WORK TASK:
The number needed is how many lines in these entries contain "burst"; give it alone.

DATASET:
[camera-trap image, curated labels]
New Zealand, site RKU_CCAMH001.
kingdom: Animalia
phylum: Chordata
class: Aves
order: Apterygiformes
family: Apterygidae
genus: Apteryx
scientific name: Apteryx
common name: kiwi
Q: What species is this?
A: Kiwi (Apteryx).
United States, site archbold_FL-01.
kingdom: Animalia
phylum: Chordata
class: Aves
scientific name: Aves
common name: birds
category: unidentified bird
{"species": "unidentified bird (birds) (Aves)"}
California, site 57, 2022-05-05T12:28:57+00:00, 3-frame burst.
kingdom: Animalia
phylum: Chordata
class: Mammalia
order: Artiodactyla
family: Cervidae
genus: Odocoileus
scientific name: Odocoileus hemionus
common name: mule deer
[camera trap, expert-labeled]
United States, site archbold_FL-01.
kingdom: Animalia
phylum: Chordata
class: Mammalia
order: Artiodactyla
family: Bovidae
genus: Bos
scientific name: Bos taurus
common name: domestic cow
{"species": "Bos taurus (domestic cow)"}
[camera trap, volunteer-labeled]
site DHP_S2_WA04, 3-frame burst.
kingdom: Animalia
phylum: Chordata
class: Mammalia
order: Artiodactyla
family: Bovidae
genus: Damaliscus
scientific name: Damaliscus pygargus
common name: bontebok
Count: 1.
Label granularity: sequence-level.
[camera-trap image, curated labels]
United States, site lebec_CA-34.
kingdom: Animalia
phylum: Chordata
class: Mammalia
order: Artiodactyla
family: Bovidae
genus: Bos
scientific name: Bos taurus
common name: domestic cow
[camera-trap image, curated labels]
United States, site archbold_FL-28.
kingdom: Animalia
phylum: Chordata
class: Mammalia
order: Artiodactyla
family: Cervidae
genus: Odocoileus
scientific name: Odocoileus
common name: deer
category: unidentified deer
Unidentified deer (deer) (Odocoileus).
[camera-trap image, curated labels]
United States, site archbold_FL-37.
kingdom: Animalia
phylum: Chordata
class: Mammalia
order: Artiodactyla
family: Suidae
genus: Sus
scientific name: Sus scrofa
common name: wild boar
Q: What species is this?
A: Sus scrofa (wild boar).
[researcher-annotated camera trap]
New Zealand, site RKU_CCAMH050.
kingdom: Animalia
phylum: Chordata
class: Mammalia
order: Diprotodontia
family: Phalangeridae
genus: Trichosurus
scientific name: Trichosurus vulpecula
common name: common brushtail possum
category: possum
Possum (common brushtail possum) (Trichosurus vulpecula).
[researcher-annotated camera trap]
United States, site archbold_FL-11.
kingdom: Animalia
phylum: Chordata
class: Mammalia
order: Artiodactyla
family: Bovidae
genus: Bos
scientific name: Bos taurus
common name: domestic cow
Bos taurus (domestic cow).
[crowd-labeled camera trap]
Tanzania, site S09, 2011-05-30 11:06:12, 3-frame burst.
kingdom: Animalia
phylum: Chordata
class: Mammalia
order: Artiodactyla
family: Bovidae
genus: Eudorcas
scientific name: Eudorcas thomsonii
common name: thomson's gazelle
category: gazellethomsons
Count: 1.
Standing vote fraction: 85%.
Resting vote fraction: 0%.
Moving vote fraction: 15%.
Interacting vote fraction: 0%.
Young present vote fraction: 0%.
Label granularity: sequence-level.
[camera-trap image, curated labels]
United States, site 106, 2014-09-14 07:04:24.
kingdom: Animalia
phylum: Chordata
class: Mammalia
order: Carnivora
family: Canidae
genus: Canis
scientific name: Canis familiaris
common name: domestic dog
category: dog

RESULT:
3